Estos «dobles etéricos» que se ven en torno a los cementerios han dado lugar a la creencia en fantasmas. Como su sustancia es mucho más fina que la del cuerpo terrenal, el doble etérico es mucho más susceptible a los impulsos y a las disonancias. Las perturbaciones de este cuerpo de luz astral provocan buena parte de las enfermedades. Paracelso enseñaba que una persona con una actitud mental malsana puede envenenar su propia naturaleza etérica y que esta infección, al desviarse del flujo natural de la fuerza vital, aparece más adelante como una dolencia física. Todas las plantas y los minerales tienen una naturaleza invisible compuesta por este archaeus, pero cada uno la manifiesta de una forma diferente. Con respecto a los cuerpos de luz astral de las flores, en 1650 Jacques Gaffarel escribió lo siguiente: «Respondo que, aunque se corten en trocitos, se machaquen en un mortero e incluso se quemen hasta reducirlas a cenizas, mantienen —por algún poder secreto y maravilloso de la naturaleza —, tanto en el jugo como en las cenizas, la misma forma y figura que tenían antes y, aunque no sea visible en ese momento, un artista puede, con arte, volverlas visibles a los ojos. Es posible que algunos —aquellos que solo leen los títulos de los libros— encuentren ridícula esta historia, pero quienes así lo deseen pueden verla confirmada, si recurren a las obras de M. du Chesne, S. de la Violette, uno de los mejores químicos que han dado nuestros tiempos, quien afirma que él mismo vio a un excelente médico polaco de Cracovia que guardaba en frascos las cenizas de casi todas las plantas conocidas, de modo que si alguien por curiosidad tenía deseos de ver alguna de ellas, por ejemplo, una rosa, en uno de sus frascos, él cogía el que contenía las cenizas de una rosa y lo sostenía sobre una vela encendida; en cuanto las cenizas comenzaban a sentir el calor, uno podía ver cómo empezaban a moverse y después se levantaban y se dispersaban por el frasco y uno observaba enseguida una especie de nubecilla negra, que se dividía en muchas partea hasta que, finalmente, acababa por representar una rosa, pero tan bella, tan fresca y tan perfecta que uno habría pensado que era tan sólida y olorosa como las que crecen en un rosal».
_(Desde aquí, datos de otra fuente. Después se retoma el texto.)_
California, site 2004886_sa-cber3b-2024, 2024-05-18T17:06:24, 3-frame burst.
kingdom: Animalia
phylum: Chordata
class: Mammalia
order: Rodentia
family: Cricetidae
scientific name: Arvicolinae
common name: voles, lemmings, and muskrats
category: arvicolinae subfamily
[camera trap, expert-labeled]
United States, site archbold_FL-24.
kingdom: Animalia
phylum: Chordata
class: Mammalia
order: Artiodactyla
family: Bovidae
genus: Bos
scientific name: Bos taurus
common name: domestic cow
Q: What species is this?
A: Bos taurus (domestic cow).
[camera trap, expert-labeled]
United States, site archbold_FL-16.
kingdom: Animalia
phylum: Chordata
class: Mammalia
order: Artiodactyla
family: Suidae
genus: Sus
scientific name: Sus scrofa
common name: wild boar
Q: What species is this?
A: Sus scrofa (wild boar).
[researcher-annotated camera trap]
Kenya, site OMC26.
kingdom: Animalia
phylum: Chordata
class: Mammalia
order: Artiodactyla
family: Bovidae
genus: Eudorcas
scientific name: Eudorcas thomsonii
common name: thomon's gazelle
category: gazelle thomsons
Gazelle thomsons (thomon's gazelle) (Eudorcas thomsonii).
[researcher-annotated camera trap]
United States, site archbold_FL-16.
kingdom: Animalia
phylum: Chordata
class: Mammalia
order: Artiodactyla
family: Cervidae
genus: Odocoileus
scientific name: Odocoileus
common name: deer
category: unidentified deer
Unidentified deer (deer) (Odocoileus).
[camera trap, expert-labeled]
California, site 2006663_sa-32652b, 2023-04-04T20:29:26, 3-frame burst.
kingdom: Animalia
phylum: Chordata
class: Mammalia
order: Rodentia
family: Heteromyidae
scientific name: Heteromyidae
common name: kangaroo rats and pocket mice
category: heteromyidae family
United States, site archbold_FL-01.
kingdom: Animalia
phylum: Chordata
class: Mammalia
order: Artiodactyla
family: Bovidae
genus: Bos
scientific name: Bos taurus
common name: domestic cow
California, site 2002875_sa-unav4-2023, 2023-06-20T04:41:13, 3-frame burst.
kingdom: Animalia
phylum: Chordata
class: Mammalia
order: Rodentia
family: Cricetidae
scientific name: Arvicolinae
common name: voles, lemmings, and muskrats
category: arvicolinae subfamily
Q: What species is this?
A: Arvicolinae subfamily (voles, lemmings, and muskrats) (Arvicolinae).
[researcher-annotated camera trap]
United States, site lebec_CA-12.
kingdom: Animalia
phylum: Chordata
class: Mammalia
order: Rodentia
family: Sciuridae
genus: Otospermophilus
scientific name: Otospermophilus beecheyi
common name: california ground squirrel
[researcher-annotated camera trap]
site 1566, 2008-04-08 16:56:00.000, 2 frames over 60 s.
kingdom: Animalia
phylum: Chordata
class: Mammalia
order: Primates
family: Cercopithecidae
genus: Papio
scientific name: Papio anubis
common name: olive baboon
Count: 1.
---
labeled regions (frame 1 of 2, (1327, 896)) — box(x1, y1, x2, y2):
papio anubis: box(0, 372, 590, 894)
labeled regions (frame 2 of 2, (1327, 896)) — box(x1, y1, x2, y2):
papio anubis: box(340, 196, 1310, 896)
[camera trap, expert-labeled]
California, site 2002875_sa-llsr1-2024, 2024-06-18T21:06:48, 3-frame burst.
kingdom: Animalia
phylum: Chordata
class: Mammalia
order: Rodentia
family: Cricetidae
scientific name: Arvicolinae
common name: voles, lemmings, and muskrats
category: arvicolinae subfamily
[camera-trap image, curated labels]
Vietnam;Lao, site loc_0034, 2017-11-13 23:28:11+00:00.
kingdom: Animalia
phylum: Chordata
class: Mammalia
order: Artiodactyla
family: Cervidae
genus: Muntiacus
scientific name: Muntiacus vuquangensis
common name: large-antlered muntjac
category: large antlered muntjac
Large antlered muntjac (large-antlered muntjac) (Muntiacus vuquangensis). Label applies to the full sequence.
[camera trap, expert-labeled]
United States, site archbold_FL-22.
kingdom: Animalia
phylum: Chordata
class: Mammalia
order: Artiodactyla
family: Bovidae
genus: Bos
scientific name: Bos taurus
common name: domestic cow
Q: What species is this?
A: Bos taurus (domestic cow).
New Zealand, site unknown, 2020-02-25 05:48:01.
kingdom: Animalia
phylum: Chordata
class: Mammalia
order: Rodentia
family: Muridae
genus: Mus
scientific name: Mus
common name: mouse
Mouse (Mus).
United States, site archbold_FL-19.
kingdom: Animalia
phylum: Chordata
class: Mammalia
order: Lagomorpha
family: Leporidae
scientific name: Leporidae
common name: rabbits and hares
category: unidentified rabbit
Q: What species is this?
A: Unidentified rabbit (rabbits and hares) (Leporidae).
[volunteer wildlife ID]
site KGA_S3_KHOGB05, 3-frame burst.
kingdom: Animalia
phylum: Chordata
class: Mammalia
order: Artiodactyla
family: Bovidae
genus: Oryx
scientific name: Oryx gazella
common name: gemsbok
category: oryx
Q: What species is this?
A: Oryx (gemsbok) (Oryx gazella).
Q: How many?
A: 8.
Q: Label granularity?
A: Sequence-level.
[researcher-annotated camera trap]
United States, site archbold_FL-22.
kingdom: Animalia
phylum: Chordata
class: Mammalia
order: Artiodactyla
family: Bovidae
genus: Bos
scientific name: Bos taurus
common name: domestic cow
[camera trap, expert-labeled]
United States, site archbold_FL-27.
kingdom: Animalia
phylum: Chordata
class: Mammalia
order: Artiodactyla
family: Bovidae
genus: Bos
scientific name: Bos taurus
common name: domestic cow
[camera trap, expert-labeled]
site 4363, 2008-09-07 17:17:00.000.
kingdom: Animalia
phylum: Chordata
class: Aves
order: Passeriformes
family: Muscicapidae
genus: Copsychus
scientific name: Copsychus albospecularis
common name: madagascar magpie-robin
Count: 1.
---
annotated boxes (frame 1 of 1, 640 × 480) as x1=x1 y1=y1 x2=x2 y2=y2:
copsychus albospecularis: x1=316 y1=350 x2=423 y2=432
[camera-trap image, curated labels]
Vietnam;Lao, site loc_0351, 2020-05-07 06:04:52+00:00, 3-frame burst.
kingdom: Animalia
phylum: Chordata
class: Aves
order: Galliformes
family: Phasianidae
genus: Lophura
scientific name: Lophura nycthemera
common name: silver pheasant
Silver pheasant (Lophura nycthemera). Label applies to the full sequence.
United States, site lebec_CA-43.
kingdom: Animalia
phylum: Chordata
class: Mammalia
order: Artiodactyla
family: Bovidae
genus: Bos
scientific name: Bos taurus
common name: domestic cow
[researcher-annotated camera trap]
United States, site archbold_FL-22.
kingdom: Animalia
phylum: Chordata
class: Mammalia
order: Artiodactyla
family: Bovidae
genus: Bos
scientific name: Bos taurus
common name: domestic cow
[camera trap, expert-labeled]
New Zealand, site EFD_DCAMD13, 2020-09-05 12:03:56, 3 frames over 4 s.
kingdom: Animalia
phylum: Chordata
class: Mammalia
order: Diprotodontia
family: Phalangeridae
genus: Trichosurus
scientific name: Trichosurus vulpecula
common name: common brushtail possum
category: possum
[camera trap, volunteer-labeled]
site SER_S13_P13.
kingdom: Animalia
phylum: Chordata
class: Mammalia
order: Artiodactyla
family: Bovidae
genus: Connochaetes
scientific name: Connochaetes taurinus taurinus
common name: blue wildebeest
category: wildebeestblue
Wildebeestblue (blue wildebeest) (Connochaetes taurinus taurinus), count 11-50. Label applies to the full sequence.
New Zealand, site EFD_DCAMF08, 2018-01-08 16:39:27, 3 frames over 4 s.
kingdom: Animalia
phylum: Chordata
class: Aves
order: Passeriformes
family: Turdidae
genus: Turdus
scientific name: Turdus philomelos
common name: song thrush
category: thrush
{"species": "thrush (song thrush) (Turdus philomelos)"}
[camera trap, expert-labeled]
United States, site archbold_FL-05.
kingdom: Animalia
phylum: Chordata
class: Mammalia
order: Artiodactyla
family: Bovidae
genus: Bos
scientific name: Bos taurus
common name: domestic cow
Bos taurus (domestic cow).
Según Paracelso, los trastornos del doble etérico eran la causa principal de enfermedad, de modo que trataba de volver a armonizar sus sustancias, poniéndolas en contacto con otros cuerpos cuya energía vital pudiese suministrarles los elementos necesarios o que tuviesen la fuerza suficiente para superar la enfermedad existente en el aura del enfermo. Al eliminarse así su causa invisible, la dolencia no tardaba en desaparecer. Paracelso llamaba mumia al vehículo del archaeus, o fuerza vital. Un buen ejemplo de mumia física es la vacuna, que es el vehículo de un virus semiastral. Todo lo que sirviera como medio de transmisión del archaeus, ya sea orgánico o inorgánico, realmente físico o parcialmente espiritualizado, se denominaba mumia. La forma más universal de la mumia era el éter, que la ciencia moderna ha aceptado como una sustancia hipotética que actúa como medio entre el reino de la energía vital y el de la sustancia orgánica e inorgánica. Resulta prácticamente imposible controlar la energía universal si no es a través de alguno de sus vehículos (la mumia). Un buen ejemplo de esto es la comida. El hombre no se nutre de animales muertos ni de organismos vegetales, pero cuando incorpora a su cuerpo sus estructuras, lo primero que hace es adquirir control sobre la mumia, o doble etérico, del animal o la planta. Una vez logrado este control, el organismo humano dirige el flujo del archaeus hacia sus propios usos.
Paracelso afirma lo siguiente: «Lo que constituye la vida está dentro de la mumia y, al impartir la mumia, impartimos la vida». En esto consiste el secreto de las propiedades terapéuticas de los talismanes y los amuletos, porque la mumia de las sustancias de las cuales están compuestos actúa como un canal que conecta a la persona que los lleva con determinadas manifestaciones de la fuerza vital universal. Según Paracelso, así como las plantas purifican la atmósfera al incorporar a su constitución el anhídrido carbónico que exhalan los animales y los seres humanos, los vegetales y los animales aceptan los elementos de las enfermedades que les transmiten los seres humanos. Como estas formas de vida inferiores tienen organismos y necesidades diferentes de los humanos, a menudo son capaces de asimilar estas sustancias sin efectos negativos. Otras veces, la planta o el animal muere: se sacrifica para que sobreviva la criatura más inteligente y, por consiguiente, más útil. Paracelso descubrió que, en cualquiera de los dos casos, el paciente se iba aliviando poco a poco de su mal. Cuando la vida inferior había asimilado por completo la mumia ajena del paciente o, al no poder hacerlo, había muerto o se había desintegrado, se producía la recuperación completa.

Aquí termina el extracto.